> **TEXT UNDER STUDY**
· · ·

Viewpoint: Why hospitals should invest in clinician-led quality improvement

Hospitals can instill more meaning in clinicians' work and achieve better quality outcomes by investing in clinician-led improvement efforts, one physician leader wrote in an op-ed for STAT.

Lara Goitein, MD, serves as medical director of clinician-directed performance improvement at Santa Fe, N.M.-based Christus St. Vincent Regional Medical Center.

A few years after Dr. Goitein joined Christus St. Vincent in 2011, the hospital rolled out a clinician-directed performance improvement program that offers front-line clinicians paid protected time to work on quality improvement projects. Each service line designates a "clinician dyad" to oversee improvement projects, which usually comprises a physician and nurse who don't practice full time.

In the program's first four years, clinician dyads finished more than 40 improvement projects at a 92 percent success rate. Over that same period, the hospital's CMS star rating jumped from two stars to five.

The projects also led to lower rates of hospital-acquired infections, adverse drug events and sepsis deaths, while boosting clinician morale, according to Dr. Goitein.

"Any hospital — not just large, affluent or academic medical centers — can make meaningful investments in clinician-led quality improvement," she wrote. "The greatest challenge is to make the leap of faith in which the organization commits to truly supporting its clinicians' quality priorities."

· · ·

> **RECORDS SUPPLIED**

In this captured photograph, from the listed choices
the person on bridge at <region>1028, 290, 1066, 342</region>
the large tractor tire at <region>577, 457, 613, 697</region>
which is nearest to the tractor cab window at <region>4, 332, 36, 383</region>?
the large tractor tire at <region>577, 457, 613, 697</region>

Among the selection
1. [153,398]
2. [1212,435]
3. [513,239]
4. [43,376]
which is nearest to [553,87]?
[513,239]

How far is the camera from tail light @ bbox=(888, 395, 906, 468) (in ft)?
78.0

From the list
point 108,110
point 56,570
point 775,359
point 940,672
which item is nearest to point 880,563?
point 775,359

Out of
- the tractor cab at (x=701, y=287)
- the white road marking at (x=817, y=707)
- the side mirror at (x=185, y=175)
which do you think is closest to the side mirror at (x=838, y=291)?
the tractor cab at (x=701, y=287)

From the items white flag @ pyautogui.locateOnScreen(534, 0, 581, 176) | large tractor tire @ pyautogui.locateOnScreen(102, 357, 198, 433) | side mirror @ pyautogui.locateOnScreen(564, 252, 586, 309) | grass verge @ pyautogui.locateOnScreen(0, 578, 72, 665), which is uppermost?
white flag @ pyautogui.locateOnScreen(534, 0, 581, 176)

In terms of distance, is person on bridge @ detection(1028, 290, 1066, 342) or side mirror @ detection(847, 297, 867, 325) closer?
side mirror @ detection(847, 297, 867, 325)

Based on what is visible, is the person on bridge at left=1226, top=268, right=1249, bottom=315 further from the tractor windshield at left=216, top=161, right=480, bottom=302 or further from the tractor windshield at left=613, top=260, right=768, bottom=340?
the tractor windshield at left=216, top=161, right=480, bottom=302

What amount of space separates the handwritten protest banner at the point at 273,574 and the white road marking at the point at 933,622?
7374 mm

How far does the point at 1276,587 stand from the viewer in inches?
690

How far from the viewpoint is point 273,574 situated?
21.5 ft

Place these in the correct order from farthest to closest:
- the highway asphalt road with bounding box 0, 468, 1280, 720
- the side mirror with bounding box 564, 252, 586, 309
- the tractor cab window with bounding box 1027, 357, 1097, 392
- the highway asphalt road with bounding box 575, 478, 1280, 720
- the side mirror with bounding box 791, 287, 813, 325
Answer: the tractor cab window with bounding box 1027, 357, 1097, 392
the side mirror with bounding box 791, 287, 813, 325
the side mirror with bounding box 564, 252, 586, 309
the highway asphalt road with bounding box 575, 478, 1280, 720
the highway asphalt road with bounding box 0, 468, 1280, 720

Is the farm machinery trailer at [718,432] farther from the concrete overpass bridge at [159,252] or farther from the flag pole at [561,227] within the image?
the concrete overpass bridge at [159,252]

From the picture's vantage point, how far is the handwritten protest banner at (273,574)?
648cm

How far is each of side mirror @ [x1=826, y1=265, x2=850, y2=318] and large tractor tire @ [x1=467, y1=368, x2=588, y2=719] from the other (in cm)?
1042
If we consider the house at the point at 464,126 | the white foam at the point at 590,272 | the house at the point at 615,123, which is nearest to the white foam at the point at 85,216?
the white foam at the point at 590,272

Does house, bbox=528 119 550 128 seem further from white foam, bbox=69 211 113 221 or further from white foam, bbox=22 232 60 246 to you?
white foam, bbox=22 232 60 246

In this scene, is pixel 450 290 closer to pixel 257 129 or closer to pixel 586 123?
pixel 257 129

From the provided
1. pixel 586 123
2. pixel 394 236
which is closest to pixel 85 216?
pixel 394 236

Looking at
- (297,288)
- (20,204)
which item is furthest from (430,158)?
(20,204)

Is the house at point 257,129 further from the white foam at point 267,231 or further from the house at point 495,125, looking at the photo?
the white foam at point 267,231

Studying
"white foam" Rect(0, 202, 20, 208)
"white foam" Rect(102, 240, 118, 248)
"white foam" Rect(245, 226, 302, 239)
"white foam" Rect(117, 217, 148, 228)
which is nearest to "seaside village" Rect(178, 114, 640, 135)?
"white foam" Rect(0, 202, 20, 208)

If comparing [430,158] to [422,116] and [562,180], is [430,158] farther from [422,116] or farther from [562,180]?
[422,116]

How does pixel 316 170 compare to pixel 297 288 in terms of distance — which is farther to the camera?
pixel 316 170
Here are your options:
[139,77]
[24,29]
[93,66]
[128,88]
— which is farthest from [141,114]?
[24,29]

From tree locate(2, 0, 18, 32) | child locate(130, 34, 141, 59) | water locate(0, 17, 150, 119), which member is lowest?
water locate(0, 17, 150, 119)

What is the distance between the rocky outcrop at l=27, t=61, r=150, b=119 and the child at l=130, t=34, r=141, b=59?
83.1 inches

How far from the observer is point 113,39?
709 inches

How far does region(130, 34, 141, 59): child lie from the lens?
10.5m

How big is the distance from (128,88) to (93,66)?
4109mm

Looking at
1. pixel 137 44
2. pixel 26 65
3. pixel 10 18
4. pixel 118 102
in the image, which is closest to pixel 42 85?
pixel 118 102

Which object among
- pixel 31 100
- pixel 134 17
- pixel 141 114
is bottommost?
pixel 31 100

· · ·

Copy out the full viewpoint on clinician-led quality improvement verbatim, from its title through its final sentence.

> **FINAL ANSWER**
Viewpoint: Why hospitals should invest in clinician-led quality improvement

Hospitals can instill more meaning in clinicians' work and achieve better quality outcomes by investing in clinician-led improvement efforts, one physician leader wrote in an op-ed for STAT.

Lara Goitein, MD, serves as medical director of clinician-directed performance improvement at Santa Fe, N.M.-based Christus St. Vincent Regional Medical Center.

A few years after Dr. Goitein joined Christus St. Vincent in 2011, the hospital rolled out a clinician-directed performance improvement program that offers front-line clinicians paid protected time to work on quality improvement projects. Each service line designates a "clinician dyad" to oversee improvement projects, which usually comprises a physician and nurse who don't practice full time.

In the program's first four years, clinician dyads finished more than 40 improvement projects at a 92 percent success rate. Over that same period, the hospital's CMS star rating jumped from two stars to five.

The projects also led to lower rates of hospital-acquired infections, adverse drug events and sepsis deaths, while boosting clinician morale, according to Dr. Goitein.

"Any hospital — not just large, affluent or academic medical centers — can make meaningful investments in clinician-led quality improvement," she wrote. "The greatest challenge is to make the leap of faith in which the organization commits to truly supporting its clinicians' quality priorities."